=== RECORDED INFORMATION ===
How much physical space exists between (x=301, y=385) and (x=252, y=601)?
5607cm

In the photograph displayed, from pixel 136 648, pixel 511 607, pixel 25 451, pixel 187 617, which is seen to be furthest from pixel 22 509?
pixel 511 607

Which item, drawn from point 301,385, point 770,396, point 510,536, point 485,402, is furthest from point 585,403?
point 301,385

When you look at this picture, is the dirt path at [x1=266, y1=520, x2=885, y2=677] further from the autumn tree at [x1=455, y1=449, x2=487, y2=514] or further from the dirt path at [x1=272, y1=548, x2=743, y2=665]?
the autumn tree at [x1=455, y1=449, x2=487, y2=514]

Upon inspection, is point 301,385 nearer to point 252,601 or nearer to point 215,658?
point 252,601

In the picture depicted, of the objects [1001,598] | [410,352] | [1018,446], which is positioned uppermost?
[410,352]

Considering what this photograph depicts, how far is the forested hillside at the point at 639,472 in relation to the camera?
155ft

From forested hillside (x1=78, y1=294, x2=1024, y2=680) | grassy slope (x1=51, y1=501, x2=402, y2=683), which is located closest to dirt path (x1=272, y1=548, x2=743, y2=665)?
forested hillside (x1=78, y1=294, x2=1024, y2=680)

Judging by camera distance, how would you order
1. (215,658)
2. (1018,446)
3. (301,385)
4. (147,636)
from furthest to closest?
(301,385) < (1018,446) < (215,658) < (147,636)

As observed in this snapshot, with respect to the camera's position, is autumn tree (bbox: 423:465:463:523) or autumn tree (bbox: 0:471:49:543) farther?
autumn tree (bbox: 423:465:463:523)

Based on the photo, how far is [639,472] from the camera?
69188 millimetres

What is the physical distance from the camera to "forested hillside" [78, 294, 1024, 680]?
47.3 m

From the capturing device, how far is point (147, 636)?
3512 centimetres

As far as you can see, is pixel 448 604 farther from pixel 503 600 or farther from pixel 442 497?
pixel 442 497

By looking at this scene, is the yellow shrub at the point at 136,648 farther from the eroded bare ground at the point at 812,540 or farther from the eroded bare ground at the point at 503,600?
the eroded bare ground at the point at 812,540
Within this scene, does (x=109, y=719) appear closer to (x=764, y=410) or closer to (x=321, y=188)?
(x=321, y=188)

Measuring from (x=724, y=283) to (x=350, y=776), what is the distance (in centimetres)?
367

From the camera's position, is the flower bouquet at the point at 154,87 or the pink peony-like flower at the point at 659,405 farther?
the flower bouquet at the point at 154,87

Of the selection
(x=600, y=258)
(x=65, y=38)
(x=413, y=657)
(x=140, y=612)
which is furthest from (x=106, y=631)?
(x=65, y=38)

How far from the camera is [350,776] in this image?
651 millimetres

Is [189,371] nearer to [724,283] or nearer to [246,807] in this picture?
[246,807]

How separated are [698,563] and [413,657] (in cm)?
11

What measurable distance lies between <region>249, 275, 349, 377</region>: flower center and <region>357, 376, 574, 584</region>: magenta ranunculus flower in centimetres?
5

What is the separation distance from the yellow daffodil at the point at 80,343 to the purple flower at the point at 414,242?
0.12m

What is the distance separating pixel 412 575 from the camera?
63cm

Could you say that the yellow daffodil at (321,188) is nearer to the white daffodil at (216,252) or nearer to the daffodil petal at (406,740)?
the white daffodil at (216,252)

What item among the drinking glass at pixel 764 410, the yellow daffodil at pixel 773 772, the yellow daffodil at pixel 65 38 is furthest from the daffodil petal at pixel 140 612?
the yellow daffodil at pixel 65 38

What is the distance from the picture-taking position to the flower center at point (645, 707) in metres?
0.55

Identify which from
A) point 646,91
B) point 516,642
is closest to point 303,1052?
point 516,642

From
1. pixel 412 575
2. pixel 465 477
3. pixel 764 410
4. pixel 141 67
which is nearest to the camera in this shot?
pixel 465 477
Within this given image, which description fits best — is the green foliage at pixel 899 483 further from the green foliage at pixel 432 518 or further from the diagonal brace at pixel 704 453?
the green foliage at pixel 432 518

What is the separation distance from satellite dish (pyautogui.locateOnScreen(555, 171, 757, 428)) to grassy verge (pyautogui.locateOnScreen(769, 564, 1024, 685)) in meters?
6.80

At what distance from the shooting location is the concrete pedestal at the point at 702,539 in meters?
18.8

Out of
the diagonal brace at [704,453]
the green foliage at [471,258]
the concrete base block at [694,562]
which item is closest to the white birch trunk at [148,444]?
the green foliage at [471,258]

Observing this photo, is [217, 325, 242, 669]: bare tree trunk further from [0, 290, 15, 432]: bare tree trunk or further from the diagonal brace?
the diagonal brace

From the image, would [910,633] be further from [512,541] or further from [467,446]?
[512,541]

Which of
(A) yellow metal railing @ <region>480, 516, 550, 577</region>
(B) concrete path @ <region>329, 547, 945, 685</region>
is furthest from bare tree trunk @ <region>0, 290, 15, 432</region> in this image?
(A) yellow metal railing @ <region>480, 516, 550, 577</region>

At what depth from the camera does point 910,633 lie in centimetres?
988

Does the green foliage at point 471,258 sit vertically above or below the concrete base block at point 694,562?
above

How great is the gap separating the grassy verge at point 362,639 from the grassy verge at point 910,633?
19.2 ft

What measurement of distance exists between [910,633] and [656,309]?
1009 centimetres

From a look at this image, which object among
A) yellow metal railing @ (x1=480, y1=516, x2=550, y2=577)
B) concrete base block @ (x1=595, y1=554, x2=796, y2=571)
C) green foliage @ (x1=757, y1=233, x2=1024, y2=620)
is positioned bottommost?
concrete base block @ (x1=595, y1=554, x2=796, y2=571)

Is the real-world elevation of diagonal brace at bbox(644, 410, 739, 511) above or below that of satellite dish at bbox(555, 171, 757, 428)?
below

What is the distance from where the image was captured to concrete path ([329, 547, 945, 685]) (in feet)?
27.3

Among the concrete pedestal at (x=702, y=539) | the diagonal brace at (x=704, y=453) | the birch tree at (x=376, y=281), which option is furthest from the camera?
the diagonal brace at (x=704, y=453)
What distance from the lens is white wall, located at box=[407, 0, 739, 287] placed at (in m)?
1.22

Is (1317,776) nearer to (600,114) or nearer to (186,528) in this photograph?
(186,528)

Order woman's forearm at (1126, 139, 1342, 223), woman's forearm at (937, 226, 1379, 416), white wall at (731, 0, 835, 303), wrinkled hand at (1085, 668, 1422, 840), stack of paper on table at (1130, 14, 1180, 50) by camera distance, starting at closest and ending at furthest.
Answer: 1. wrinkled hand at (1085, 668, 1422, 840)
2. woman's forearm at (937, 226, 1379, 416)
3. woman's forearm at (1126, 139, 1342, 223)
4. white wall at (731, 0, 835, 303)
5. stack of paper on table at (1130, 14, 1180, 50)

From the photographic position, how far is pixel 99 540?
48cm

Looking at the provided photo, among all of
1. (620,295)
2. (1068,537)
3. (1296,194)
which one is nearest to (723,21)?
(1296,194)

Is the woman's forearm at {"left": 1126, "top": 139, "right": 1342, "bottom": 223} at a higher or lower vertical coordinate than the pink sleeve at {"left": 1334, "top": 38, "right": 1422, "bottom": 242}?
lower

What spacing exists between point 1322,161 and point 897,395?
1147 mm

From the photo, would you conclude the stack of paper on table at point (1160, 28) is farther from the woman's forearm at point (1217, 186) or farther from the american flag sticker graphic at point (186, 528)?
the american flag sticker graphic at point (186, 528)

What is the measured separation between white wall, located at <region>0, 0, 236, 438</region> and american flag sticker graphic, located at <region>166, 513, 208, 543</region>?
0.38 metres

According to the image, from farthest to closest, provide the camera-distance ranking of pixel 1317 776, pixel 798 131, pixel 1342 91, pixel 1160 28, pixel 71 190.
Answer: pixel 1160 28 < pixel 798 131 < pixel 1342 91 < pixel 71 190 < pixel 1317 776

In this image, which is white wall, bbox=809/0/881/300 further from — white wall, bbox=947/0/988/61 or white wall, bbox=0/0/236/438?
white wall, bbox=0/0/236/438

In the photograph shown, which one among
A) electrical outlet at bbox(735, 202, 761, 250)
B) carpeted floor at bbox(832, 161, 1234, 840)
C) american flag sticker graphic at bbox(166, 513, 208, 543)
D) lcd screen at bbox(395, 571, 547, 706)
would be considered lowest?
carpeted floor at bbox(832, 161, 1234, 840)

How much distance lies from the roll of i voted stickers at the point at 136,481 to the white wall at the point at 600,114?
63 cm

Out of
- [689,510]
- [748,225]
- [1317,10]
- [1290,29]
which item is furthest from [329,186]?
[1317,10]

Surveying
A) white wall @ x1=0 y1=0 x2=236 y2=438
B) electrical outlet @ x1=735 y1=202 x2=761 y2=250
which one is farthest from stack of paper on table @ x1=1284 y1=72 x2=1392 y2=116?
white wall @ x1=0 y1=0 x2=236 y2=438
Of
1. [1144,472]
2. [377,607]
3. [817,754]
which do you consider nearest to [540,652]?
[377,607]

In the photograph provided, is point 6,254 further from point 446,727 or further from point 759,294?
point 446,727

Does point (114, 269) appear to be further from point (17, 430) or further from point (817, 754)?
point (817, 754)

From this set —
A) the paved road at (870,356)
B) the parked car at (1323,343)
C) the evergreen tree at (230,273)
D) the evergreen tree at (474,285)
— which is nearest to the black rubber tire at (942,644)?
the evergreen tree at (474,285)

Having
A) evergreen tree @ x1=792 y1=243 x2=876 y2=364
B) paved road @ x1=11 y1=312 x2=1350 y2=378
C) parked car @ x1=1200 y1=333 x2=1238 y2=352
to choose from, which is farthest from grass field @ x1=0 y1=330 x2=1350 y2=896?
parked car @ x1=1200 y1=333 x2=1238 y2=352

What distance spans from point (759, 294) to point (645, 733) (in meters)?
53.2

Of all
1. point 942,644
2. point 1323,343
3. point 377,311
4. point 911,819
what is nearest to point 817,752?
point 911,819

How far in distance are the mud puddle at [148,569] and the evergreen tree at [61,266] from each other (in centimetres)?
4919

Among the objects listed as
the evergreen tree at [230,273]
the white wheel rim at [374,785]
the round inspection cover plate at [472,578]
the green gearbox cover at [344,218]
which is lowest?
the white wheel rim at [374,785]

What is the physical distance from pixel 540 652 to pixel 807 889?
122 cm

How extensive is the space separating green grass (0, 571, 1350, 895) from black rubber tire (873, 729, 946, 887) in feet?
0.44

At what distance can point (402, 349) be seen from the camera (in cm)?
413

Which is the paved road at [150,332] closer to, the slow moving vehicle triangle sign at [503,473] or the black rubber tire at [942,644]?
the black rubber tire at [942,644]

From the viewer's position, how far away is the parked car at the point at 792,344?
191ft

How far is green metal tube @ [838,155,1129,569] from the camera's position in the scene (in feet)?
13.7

=== WHAT YOU ARE ASKED TO DO ===
Repeat the line containing "What is the physical distance from pixel" and all subsequent lines through the final line of the data, exactly and with no others.

=== EXERCISE OUTPUT ===
What is the physical distance from pixel 540 652 to pixel 807 889?
122 cm

How extensive is the space separating green grass (0, 571, 1350, 895) from black rubber tire (873, 729, 946, 887) in feet?
0.44

At what distance can point (402, 349) be seen from the camera (in cm)?
413

Which is the paved road at [150,332] closer to, the slow moving vehicle triangle sign at [503,473] or the black rubber tire at [942,644]?
the black rubber tire at [942,644]

From the viewer's position, how far away is the parked car at the point at 792,344?
191ft

How far is green metal tube @ [838,155,1129,569] from the camera's position in the scene (in feet)?
13.7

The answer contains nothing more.